COMMENTS SOUGHT: Working with students on CERL projects
Community Engaged Research and Learning (CERL) involves students working with community partners on collaboratively-designed, real-life projects, within the curriculum, for mutual benefit. This series of three blogposts is based on experiences from the Erasmus+ funded CIRCLET project where we supported educators to embed CERL projects in academic courses and modules. They are built on our experiences in the project and we are grateful to all those educators who participated in and contributed to our project activities for sharing their learning, challenges and hopes along the way.
This blogpost summarises our advice on working with students on CERL projects. Two further blogposts deal with working with students and working in the curriculum. We would like your thoughts on the following:
- Are the reflective questions helpful?
- Do the recommendations make sense? Is anything missing based on your experience?
- Is there anything from your experience you’d like to share with us?
Please email firstname.lastname@example.org to share your observations and comments with us, ultimately by 15th of July.
- DESIGNING YOUR CERL PROJECT
- What disciplinary knowledge, experiences and capacities do your students have? What challenge you can set them? What can they gain from this process?
- Consider your own capacities – how can your time, skills and experiences be harnessed?
- Do you want to make CERL compulsory or optional for students who choose it? What are the implications of that choice for your teaching processes?
- Use your reflections about student capacities alongside the course outline to help define your project.
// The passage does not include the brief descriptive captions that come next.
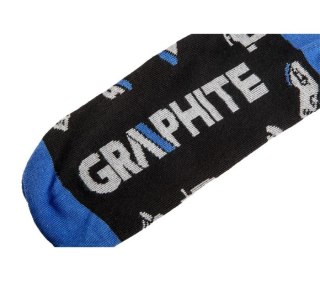 SKARPETY KOLOROWE GRAPHITE ROZMIAR 43-46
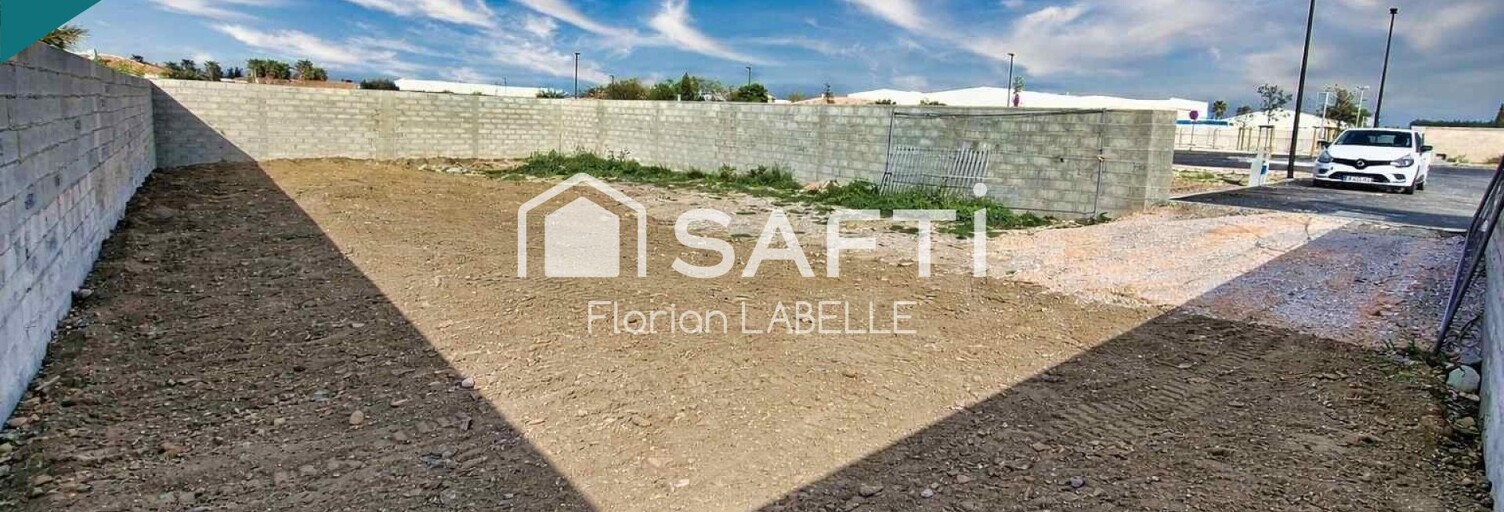 Terrain  370 m² à vendre à Pia (66380)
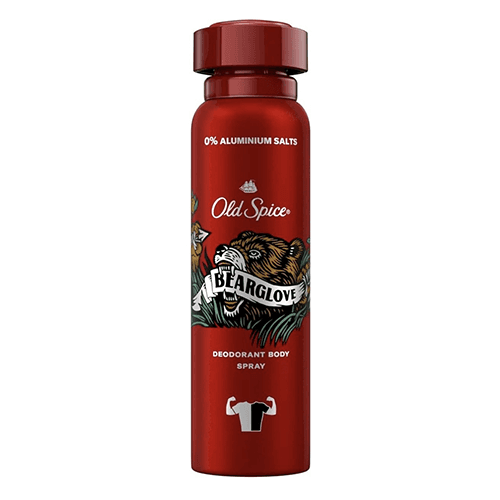 ოლდ სპაისი - მამაკაცის დეოდორანტი სპრეი Bearglove 150მლ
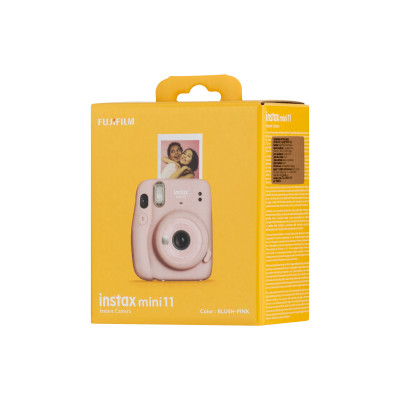 Fujifilm INSTAX Mini 11[Фотокамера миттєвого друку INSTAX Mini 11 BLUSH PINK]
Be specific about the challenges students will face and the skills and competencies they will develop as a result.
- Consider your own capacity and that of your partner organisation. If time is limited, it can be better to work with students in groups or as a full cohort or to work with a small number of individual students.
- Consider whether you want to engage students in co–designing the learning process, learning outcomes and deliverables.
- SETTING STUDENT EXPECTATIONS AND BUILDING MOTIVATION
- What motivates your students and what challenges them, personally – in terms of their own values – and professionally?
- How will you introduce students to the community partner and the topic they will be working on in their CERL project?
- How will the students report on their progress to you and the community partner?
- Will students work together virtually? In person? Do you need to support this process?
- Break down roles, timelines and tasks for students
- Ask the partner to describe to the students why the project matters to them. This helps build a meaningful relationship and supports student motivation.
- Give the students guidance on when and how to interact with the partner.
- Ask students what they want from the course to help motivate them. Sharing your reasons for engaging in CERL work can enthuse them.
- DOING REFLECTION WITH STUDENTS
- What experience do your students have of reflective practice? How will you model reflective practices for and with them? What reflection models will you use and what kinds of reflection activities will you build in? Can you include reflection support in class time?
- Encourage ongoing reflection and model it for students. Name reflection exercises and build them into class time.
- Decide whether to build reflection into assessment or not. Students should reflect for themselves, then they share what they feel comfortable with for the assignment.
- For assessment, develop a clear marking rubric so they can see what is being assessed.
- Identify support for yourself to help you reflect on your teaching practice
- Help students understand why they are reflecting. Is it to impact on them as an individual, citizen, future professional?
- Use different reflective methods e.g. pictures, audio or video in order to acknowledge diverse learning styles and needs and make it more manageable for all learners.
- Add resources on reflection to the course reading list.